Always room to Grow
Everyday I’m growing.. learning.. This time I learned to communicate.
Normally, I’m not one to really say anything if something is bothering me. It has to be really big for me to say something. Mostly because i never quite stay mad long enough for me to say anything. I just always try to give people to benefit of the doubt. and in all honesty, I think getting mad is a waste of time especially over little things when there are much BIGGER problems to get upset about. I’m the kind of person to just get over things in an hour or so. I’ve been told it’s not healthy and that I don’t have healthy communication skills. Some may even say it’s merely a defense mechanism. But the other day… This was not something I could just swallow and get over in an hour. instead, it was eating at me all day.
For me to bring up something thats bothering me, it takes me a long time to really think through what specifically is bothering me, why I’m upset and how/what do I want to say. It took me all day to figure it all out. and yet still, when the time came, I still had to muster all the courage i could possibly find in myself, close my eyes and say it before i got too scared. I must say, I felt SO much better telling someone. and that i’m very proud of myself.

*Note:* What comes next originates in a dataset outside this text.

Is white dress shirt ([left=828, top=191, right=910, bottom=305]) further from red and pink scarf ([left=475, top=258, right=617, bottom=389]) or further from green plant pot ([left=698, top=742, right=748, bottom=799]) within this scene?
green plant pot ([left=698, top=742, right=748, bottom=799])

I did it. I’m growing. We’re all growing. and it helps because then our relationships grow and progress. It only took me 2 years, and granted, this is the first time theres ever been anything like this that bothered me so much. But nonetheless, I communicated. And you know what? It’s nice to know that after 2 years, our relationship is still growing and progressing; that the same person has still stuck with me throughout all growth and constantly pushing me to progress further.